EDDYVILLE — Diane McClure does not want her grandsons to grow up in a world where they are scared of police or feel discriminated against because of their skin tone.
“It’s just color,” said McClure, the organizer of Saturday’s Black Lives Matter march and protest in Eddyville. “It’s what’s in your heart that matters. We’re no different.”
As a black woman, McClure said that in her hometown, she has never felt the injustice in America that drove her to plan the demonstration against police brutality and racial prejudice. But speaking to about 50 mostly white demonstrators who joined her on a march through downtown Eddyville, the Lyon County native became emotional as she drew on the long history of hate and perceived disregard for black lives.
“You can’t say you love God and hate your brother,” she told supporters sheltering from the late spring sun under the pavilion at Eddyville City Park. “I don’t understand that. I guess I never will.”
McClure is a Lyon County business owner and said she has felt very supported in everything she has done locally. And while she struggles to understand why some police use excessive and deadly force against blacks, she singled out Lyon County Sheriff Brent White and Eddyville Police Chief Jamie Green for helping her to organize a peaceful, lawful demonstration.
“Not all police are bad,” she stressed, but calling out a stereotyping of blacks as “thugs” by some in law enforcement and positions of authority. “But why do you put a knee on a black man’s neck? I still don’t understand.”
Her reference to a Minneapolis police officer who killed George Floyd on May 25 by placing his knee on the man’s neck for nearly 9 minutes during an arrest drew a response for what was seemingly a rhetorical question.

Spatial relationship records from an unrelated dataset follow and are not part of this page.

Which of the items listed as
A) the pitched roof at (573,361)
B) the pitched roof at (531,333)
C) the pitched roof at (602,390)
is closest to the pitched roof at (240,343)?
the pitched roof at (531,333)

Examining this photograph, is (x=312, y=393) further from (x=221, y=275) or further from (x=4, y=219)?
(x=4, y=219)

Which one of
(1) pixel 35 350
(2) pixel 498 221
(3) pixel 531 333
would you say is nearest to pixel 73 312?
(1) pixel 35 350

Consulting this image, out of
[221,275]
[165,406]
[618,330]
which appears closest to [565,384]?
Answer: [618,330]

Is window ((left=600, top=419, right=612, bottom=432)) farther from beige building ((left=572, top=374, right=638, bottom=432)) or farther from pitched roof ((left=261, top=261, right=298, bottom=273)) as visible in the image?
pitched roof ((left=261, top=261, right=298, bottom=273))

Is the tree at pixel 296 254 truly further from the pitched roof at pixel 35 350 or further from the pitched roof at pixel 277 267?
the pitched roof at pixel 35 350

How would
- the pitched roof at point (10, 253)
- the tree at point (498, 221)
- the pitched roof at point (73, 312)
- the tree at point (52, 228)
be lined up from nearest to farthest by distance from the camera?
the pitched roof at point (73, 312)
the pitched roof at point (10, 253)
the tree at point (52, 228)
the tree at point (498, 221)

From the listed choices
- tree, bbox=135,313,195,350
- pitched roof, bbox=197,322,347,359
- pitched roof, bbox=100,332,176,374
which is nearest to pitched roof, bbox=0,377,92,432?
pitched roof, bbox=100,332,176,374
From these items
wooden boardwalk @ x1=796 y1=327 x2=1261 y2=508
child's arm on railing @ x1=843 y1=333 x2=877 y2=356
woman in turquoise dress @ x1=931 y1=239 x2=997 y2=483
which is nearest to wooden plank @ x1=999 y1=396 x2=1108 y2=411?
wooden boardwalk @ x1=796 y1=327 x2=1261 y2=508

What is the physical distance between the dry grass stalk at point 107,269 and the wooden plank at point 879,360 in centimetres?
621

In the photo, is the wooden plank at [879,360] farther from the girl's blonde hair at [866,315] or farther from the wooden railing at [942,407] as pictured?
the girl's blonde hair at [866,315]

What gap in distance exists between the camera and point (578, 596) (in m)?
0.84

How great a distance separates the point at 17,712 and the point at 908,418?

“Ignorance,” exclaimed one of the white demonstrators.
Floyd’s murder has sparked an uprising across the nation and globe, with some protests turning violent and destructive. But like most demonstrations in western Kentucky, Saturday’s protest was about peace and a call for change underscored when McClure opened her speech with a question.
“Who would trade places with me?” she pointedly asked whites in the crowd, getting no response.
While police were present Saturday to protect property and rights in the event of disorderly conduct, they remained out of sight. There were no harsh tones, chants or slogans as the march made its way through town, only a few signs expressing disgust against brutality and those emphasizing equality.
“You kill our fathers, but make fun of us for not having one,” read one sign held by a biracial teen. “Justice for all victims of police brutality,” expressed another carried by a white woman.
Taunya Lewis toted a bright yellow sign around her neck with the words “Black lives matter.” At 62, she said she has seen the country endure prejudice for a long time.
“There needs to be change,” said the mother of a biracial son, as many in the mixed crowd danced together. “We know the fear.”
McClure knows there is a long way to go before every American feels equal in the eyes of the law and society. But she is hopeful.
“I did this so that someday, you may look back on this and say, ‘I did something that mattered,’ ” she said. “I pray that everything will change after today.”